The market has also gotten more liquid, and the market in ideas is more liquid, too; early-2000s fraud was partly ubiquitous because the people best positioned to spot it either had fees to worry about (if they were sell-side analysts) or couldn't spread their ideas widely (buy-side analysts). Today, short theses and rebuttals (or lack thereof!) spread fast through FinTwit.
So generally speaking public markets in the US have gotten more hard-headed about frauds. Today, if you hear about a massive accounting misstatement plunging a company into bankruptcy overnight, it's more likely to be in an emerging market or in Europe. Look at Wikipedia's table of big accounting frauds you’ll find the same thing—it was utterly dominated by American companies in the early 2000s, but post-crisis the only frauds involving American companies are 1) Autonomy, a British company whose accounting issues were discovered after it was acquired by the American HP, and 2) Wells Fargo, where the fraud was perpetuated by lower-level employees against management (albeit because management set up terribly perverse incentives to do so).
But since fraud is a human problem, and not purely a matter of better accounting standards, it's not likely to have just gone away. But if the rate of accounting problems among big publicly-traded companies is lower than the 11% number cited in the paper, the question isn't "why did it disappear?" but rather "where did it go?" And we can take our list of trends against fraud and invert them:
Sarbanes-Oxley does apply to private companies, but only on the penalty side, not the disclosure side. But accounting frauds in private companies are often less visible; many investments go to zero, anyway, and it's less embarrassing for everyone involved not to say why.
There are no short-sellers in private markets. There have been efforts here, but they don't work out because the market doesn't clear ("everyone wanted to short Theranos, Dropbox and WeWork"). The closest you can get to shorting is to pass on a round and then brag about it later. Big deal: I didn't invest in FTX, either.
There's less data available on private companies, though the rise of alternative data tools means it's easier to get decent proxies.
Startups are not expected to return capital. It's a bad sign if they do. They're often valued either based on strategic considerations or starting with a multiple of sales—a dollar of sales is much easier to fake than a dollar of earnings or cash flow, so the incentive to do so is strong.
The idea market in startups is liquid when it comes to successes, but it would be pretty tacky for a VC to write a long blog post explaining why they passed on a live deal. (That memo may exist internally, but to the extent that it's shared it's in the form of a quick summary over Twitter DM or Signal.)
____________________
--- Your tasks ---
[a] Answer these about the passage on accounting fraud:
(i) Which two American-linked companies does the passage name as the only post-crisis frauds involving American companies on Wikipedia's table?
(ii) On which side does Sarbanes-Oxley apply to private companies?
(iii) What makes the incentive to fake sales strong for startups?
[b] Write the next part of the passage on accounting fraud, starting after its final sentence.

--- Material ---
____________________
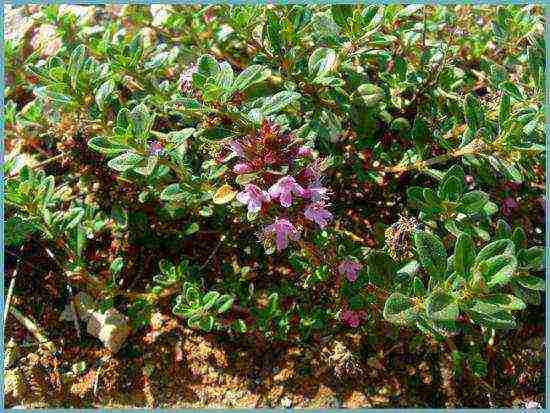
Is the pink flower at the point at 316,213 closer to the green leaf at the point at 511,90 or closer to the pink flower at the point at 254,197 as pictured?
____________________
--- Final answers ---
[a]
(i) Autonomy and Wells Fargo.
(ii) Only the penalty side, not the disclosure side.
(iii) A dollar of sales is much easier to fake than a dollar of earnings or cash flow.

[b]
JPMorgan Chase's writedown of their fintech acquisition Frank is a great case study in all of these forces. The NYT has a good story digging into the details: Frank's founder is a serial exaggerator whose self-promotion veered into fraud (once again, if the rate of continuous improvement in public perception to be maintained exceeds what the fundamentals can deliver, compound interest works its ruthless magic). The company was valued at a high multiple of what turned out to be a flexible metric, total email addresses captured. And there were alternative datasets that could have pointed to problems: given the likely number of student aid applicants in the US, Frank's numbers implied that it had reached near-dominant market share in the category with little marketing. Meanwhile, its monthly site traffic was not enough to have acquired that sizable a customer list over Frank's entire existence. So it could have been caught, if the buyer had been looking for fraud. But one paradox of frauds and cheats in general is that lying is less than half the work—most of the effort is in appearing not to need to lie. The more impressive a company looks, the more embarrassing the basic due diligence questions are.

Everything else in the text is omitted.